DIRECTIONS
For each line of the listing below that contains the string "site", copy the line.

PROVIDED RECORDS

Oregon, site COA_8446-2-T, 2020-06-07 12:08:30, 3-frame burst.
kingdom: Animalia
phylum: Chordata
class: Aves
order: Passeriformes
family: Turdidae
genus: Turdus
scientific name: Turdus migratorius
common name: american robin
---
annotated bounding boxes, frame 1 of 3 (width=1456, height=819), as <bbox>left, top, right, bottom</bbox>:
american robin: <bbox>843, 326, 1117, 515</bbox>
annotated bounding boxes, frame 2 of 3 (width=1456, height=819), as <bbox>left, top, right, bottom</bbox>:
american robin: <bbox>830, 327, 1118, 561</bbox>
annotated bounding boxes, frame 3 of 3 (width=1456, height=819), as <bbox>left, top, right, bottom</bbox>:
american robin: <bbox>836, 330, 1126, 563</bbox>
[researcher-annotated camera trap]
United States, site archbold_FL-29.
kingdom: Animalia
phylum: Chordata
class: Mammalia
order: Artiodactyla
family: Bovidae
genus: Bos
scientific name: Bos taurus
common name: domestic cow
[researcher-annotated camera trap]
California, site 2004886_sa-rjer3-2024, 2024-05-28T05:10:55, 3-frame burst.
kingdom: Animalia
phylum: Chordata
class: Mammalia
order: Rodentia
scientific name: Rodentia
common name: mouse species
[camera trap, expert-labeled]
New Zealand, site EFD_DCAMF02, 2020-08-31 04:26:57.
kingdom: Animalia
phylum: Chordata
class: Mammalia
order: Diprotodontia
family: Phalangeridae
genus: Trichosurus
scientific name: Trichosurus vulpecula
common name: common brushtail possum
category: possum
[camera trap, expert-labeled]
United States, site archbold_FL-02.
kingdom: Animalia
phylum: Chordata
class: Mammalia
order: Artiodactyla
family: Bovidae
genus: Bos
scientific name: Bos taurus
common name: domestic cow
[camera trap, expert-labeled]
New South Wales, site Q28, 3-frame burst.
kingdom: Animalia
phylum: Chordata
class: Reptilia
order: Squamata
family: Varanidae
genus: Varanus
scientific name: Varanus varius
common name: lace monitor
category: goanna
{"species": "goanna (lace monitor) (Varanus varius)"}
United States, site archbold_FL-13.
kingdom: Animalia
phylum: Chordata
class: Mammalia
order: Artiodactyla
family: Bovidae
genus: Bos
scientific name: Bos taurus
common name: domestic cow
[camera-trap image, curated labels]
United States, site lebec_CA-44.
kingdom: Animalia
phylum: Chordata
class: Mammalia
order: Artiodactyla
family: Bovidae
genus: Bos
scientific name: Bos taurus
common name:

REPLY TO THE EXERCISE
Oregon, site COA_8446-2-T, 2020-06-07 12:08:30, 3-frame burst.
United States, site archbold_FL-29.
California, site 2004886_sa-rjer3-2024, 2024-05-28T05:10:55, 3-frame burst.
New Zealand, site EFD_DCAMF02, 2020-08-31 04:26:57.
United States, site archbold_FL-02.
New South Wales, site Q28, 3-frame burst.
United States, site archbold_FL-13.
United States, site lebec_CA-44.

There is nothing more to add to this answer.